=== Section Start ===

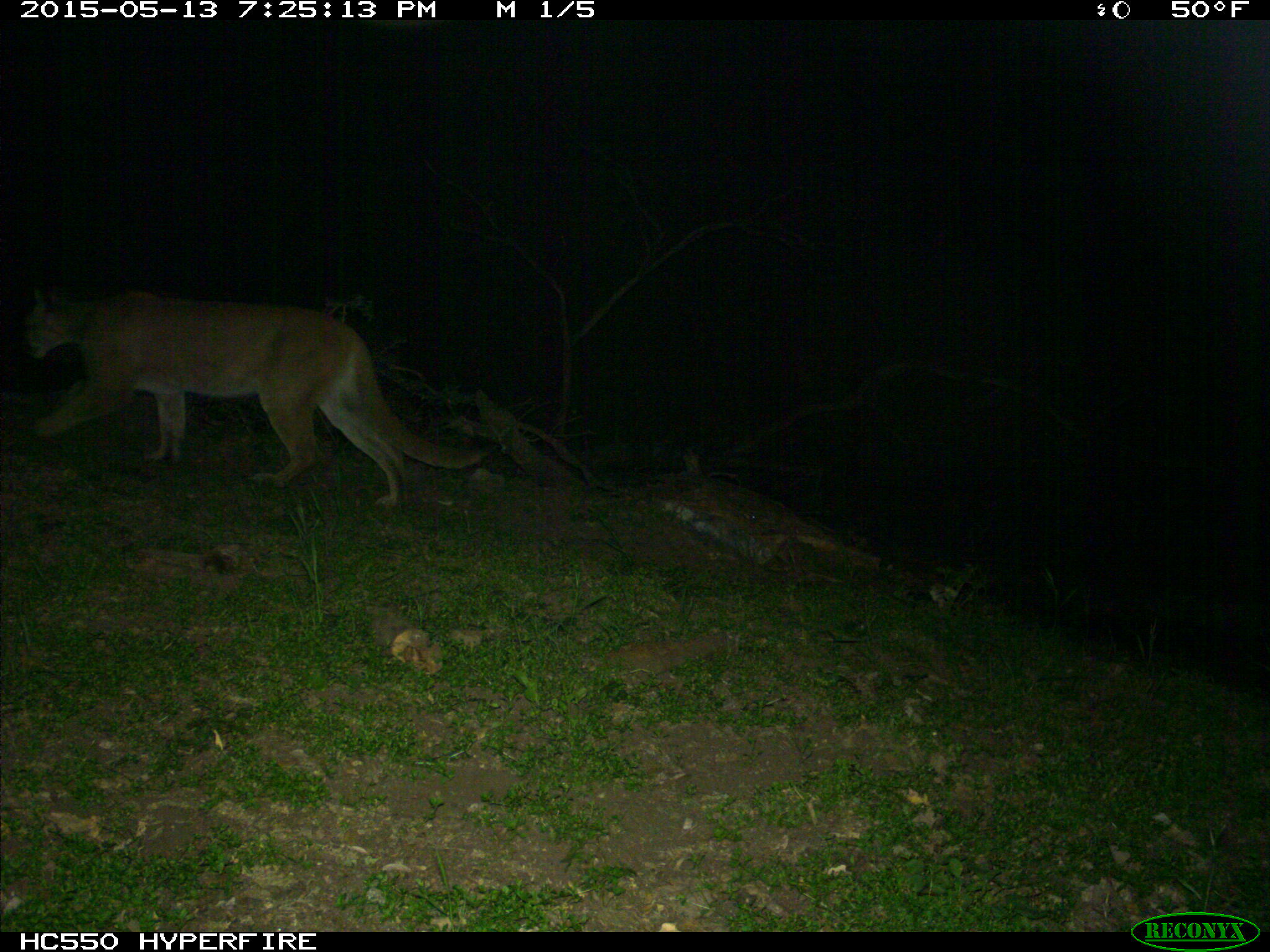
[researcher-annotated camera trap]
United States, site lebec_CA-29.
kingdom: Animalia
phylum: Chordata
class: Mammalia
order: Carnivora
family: Felidae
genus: Puma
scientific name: Puma concolor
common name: mountain lion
Puma concolor (mountain lion).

=== Section End ===

## What you have to do
Word for word, restate the lines from the one holding "phylum: Chordata" to the last line of the records.

## Finished exercise
phylum: Chordata
class: Mammalia
order: Carnivora
family: Felidae
genus: Puma
scientific name: Puma concolor
common name: mountain lion
Puma concolor (mountain lion).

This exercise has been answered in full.